You may have understood the value of adding powers of attorney to your estate plan even when you were a young professional. You named someone that you trusted to handle your financial needs and someone else to make medical choices.
The protection provided by powers of attorney can give you years of peace of mind because you know that someone who will act in your best interests can step up when you are vulnerable and need outside support. Unfortunately, the documents you drafted won’t remain perpetually effective.
They will be the most beneficial if you occasionally review them and update them. When is it necessary to revise your powers of attorney?
When your personal relationships have changed
Whether you named a sibling who has since moved across the country to act as your medical agent or you named a cousin in your financial power of attorney who has since died, you may have to review your power of attorney because the person you need to act on your behalf is no longer able or willing to serve in that role for your protection.
On the other hand, they could still be able to do so, but you may not trust them with that responsibility because of a change in your relationship. If anything happens to the person you name to act in your stead or if your relationship with them undergoes a dramatic and likely lasting shift, you may need to revisit your power of attorney and select someone else to take that role.
When your resources change
The preferences you outline in an advanced directive and the instructions you provided to the person who will make your medical choices might reflect your health and insurance coverage. On the other hand, the instructions provided for someone given access to specific bank accounts in a financial power of attorney may no longer be accurate.

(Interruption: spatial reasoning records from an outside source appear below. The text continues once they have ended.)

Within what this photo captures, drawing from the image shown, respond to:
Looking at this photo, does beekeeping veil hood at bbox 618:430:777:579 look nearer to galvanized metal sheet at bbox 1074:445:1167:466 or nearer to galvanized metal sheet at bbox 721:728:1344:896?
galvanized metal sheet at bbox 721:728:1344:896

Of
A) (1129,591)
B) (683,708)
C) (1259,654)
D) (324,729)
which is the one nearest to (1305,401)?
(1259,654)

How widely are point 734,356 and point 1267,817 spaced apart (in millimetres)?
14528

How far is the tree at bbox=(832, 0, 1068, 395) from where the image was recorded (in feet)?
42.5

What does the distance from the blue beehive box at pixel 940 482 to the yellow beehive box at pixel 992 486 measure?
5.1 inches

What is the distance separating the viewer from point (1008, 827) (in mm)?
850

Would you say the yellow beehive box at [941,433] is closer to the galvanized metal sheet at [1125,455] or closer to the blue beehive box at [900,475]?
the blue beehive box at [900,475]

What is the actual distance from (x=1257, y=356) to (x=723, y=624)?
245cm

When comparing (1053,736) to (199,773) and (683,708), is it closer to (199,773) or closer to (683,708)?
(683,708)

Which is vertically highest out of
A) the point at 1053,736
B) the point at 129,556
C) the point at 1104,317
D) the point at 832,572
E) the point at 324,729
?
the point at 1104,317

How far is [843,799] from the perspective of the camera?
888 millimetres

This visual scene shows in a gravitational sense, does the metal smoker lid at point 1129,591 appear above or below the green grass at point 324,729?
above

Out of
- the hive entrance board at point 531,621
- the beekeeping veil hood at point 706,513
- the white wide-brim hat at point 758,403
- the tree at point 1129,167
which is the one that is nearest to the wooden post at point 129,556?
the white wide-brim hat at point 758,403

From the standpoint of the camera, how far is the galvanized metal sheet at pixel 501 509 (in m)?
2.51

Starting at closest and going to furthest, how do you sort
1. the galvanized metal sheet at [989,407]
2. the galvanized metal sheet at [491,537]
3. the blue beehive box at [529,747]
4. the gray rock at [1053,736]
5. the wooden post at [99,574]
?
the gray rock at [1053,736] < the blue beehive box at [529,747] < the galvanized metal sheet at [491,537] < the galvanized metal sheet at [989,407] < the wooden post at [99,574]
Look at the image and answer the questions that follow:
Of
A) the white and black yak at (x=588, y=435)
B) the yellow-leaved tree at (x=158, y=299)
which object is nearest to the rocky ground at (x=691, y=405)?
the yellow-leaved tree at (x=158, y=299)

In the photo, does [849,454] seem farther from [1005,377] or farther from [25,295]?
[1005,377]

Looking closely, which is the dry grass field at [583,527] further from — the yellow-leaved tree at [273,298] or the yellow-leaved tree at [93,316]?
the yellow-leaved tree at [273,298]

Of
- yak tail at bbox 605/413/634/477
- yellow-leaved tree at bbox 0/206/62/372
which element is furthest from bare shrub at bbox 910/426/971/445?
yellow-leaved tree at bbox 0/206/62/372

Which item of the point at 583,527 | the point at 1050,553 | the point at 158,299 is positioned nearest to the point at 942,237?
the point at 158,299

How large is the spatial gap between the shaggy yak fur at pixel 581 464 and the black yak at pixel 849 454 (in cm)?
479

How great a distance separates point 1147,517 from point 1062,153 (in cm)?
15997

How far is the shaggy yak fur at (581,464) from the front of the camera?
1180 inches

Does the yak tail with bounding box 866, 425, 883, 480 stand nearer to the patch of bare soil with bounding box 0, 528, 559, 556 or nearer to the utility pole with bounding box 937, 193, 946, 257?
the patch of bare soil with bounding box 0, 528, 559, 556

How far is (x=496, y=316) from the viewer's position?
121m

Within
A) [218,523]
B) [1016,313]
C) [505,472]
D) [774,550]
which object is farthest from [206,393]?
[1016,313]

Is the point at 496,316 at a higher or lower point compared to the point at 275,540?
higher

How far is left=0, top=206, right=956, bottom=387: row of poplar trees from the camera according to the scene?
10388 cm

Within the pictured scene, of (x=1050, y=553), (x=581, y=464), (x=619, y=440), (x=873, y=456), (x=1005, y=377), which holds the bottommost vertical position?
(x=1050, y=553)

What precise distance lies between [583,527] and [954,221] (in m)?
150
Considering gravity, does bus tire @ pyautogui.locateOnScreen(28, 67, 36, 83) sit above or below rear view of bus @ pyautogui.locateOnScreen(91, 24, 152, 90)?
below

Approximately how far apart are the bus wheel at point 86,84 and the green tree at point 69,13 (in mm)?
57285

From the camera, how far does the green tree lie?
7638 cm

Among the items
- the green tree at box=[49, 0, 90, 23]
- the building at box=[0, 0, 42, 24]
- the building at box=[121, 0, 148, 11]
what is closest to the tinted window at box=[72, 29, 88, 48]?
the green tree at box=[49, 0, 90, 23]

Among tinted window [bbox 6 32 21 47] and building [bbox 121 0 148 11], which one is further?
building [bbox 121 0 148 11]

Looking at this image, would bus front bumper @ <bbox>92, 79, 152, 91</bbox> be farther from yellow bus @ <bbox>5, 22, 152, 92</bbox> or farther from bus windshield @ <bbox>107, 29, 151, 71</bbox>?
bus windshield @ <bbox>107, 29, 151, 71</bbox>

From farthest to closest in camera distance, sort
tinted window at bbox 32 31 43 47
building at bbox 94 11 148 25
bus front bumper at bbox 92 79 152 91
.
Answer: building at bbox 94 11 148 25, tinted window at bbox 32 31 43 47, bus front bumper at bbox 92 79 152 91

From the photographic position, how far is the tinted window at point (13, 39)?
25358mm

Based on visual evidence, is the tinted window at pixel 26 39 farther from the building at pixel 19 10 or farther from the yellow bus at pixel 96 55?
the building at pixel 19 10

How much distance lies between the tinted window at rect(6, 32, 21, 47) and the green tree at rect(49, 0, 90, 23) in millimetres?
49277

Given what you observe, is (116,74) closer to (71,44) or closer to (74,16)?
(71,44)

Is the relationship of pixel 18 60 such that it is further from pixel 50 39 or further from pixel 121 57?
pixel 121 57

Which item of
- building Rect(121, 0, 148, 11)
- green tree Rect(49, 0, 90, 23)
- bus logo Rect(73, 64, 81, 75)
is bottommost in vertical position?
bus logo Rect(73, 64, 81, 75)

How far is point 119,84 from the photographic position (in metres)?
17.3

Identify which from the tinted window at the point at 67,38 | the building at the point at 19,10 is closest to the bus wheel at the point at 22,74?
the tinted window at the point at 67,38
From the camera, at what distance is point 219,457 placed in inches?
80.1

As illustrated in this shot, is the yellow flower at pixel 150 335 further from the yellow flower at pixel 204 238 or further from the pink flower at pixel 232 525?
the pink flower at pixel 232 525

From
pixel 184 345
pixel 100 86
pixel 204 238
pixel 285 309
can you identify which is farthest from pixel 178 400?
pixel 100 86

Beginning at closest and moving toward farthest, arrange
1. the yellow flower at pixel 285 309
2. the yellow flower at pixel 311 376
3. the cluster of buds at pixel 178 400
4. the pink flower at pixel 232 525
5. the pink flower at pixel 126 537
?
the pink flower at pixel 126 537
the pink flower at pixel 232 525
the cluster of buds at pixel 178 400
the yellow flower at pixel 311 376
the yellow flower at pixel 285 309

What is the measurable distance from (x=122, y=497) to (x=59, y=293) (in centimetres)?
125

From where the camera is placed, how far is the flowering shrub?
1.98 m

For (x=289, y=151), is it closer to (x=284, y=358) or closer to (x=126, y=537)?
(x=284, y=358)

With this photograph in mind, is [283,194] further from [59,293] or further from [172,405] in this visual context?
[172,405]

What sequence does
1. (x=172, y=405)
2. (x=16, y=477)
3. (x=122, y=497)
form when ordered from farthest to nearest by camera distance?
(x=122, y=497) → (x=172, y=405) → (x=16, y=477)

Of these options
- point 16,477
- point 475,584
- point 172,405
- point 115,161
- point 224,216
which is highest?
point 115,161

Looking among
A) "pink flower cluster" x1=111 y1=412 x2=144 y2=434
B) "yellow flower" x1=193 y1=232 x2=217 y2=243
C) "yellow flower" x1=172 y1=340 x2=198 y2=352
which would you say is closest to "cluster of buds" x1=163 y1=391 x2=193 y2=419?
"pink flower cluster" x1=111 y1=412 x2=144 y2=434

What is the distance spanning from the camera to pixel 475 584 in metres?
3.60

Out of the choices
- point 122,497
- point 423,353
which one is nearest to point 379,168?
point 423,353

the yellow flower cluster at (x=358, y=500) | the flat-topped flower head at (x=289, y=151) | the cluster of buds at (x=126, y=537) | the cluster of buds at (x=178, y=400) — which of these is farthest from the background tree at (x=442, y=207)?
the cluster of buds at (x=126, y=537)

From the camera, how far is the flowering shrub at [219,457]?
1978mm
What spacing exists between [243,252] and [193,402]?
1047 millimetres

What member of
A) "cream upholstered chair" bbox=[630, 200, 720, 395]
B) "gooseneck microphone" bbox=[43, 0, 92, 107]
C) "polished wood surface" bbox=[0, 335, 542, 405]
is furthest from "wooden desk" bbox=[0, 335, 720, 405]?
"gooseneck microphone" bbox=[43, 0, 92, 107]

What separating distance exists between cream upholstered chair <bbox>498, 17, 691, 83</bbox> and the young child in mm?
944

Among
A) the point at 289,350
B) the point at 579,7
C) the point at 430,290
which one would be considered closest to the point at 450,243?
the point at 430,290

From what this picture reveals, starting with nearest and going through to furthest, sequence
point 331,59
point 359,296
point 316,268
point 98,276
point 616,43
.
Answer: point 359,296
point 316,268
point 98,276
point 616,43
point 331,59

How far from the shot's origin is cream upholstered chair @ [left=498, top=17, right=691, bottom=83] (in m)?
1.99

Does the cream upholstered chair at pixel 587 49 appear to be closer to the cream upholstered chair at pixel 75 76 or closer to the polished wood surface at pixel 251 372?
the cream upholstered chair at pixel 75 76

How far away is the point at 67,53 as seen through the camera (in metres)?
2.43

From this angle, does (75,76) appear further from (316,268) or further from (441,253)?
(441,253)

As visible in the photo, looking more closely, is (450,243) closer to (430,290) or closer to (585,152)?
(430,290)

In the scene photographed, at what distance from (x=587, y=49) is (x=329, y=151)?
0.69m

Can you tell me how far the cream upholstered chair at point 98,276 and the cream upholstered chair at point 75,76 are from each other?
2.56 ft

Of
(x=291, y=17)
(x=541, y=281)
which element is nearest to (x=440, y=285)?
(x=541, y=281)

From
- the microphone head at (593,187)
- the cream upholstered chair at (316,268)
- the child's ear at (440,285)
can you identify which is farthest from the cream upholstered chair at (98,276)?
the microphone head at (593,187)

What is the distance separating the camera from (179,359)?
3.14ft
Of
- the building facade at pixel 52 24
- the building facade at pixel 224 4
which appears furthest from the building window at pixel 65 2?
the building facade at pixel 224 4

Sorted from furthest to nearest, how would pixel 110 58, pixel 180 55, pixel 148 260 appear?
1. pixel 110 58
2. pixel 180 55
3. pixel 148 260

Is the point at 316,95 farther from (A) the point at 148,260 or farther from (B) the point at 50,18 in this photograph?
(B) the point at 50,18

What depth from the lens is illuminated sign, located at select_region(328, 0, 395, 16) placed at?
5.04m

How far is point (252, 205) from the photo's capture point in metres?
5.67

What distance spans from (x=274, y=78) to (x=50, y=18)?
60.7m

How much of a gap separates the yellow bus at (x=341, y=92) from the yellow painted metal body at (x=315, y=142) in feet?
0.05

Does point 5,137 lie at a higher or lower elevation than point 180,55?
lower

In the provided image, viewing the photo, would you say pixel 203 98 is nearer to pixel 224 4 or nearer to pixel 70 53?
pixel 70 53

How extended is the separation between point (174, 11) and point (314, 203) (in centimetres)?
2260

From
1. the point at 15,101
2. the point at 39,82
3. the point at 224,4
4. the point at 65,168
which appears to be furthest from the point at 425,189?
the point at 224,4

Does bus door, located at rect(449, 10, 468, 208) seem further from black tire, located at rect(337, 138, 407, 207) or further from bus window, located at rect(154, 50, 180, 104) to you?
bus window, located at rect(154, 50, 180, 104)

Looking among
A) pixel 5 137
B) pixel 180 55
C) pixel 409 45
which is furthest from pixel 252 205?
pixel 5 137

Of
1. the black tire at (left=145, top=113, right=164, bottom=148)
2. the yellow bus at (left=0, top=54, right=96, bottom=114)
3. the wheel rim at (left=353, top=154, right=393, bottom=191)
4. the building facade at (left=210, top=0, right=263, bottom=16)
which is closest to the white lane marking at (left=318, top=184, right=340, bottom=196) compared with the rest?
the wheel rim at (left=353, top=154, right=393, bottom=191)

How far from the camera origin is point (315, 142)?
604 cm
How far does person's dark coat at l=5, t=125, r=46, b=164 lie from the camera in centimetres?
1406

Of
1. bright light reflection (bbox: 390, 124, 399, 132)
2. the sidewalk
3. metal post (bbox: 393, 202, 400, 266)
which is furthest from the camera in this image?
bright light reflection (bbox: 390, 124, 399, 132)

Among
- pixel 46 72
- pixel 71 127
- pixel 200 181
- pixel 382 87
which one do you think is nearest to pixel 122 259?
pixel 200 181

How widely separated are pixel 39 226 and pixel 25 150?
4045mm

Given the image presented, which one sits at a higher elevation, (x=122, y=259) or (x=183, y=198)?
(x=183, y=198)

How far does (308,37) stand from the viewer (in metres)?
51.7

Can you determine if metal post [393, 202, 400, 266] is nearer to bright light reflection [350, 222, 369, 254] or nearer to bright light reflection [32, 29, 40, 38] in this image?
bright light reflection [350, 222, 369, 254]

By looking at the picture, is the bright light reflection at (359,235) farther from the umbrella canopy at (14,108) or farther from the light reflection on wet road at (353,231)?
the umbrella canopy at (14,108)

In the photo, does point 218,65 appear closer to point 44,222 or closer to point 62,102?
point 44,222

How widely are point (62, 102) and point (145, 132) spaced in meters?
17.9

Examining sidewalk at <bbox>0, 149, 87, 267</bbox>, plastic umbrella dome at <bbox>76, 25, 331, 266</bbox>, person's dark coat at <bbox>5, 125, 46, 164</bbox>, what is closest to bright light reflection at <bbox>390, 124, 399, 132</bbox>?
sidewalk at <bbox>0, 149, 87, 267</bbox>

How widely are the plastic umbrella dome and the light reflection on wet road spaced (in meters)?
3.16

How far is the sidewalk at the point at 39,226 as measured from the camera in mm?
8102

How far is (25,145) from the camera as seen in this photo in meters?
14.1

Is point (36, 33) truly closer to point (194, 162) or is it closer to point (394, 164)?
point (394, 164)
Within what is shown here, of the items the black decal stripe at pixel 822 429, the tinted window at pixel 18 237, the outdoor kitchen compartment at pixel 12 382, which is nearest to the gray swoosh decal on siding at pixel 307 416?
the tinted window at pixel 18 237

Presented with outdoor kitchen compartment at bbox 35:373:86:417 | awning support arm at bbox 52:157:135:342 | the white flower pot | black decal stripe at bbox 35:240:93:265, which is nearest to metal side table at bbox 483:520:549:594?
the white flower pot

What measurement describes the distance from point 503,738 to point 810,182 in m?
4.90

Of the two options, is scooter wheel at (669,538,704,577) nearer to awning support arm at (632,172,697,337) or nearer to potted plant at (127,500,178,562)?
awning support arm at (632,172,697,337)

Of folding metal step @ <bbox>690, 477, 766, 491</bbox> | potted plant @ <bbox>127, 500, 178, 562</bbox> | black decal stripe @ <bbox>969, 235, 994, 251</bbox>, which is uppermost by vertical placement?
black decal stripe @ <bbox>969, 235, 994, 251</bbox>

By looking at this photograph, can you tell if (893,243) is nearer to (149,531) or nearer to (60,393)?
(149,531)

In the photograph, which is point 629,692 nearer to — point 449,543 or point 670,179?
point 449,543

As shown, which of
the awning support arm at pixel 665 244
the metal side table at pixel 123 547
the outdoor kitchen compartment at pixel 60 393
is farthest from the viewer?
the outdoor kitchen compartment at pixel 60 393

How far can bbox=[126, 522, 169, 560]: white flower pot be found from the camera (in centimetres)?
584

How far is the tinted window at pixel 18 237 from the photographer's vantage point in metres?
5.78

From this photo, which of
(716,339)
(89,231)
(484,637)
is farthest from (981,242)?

When you shift the way that you organize your finances, when your resources or insurance change or when you are medical or financial needs change, you may need to update your powers of attorney to reflect those new circumstances.
Periodic review is also helpful
Even if there hasn’t been a noteworthy or dramatic change in your assets or relationships since you created your estate plan, occasionally reviewing all of your documents, including your powers of attorney, will be a smart choice.
Reviewing all of your estate planning documents every few years will help you make adjustments when such changes are necessary and will help ensure your documents remain valid and enforceable despite changes in your personal circumstances and the law.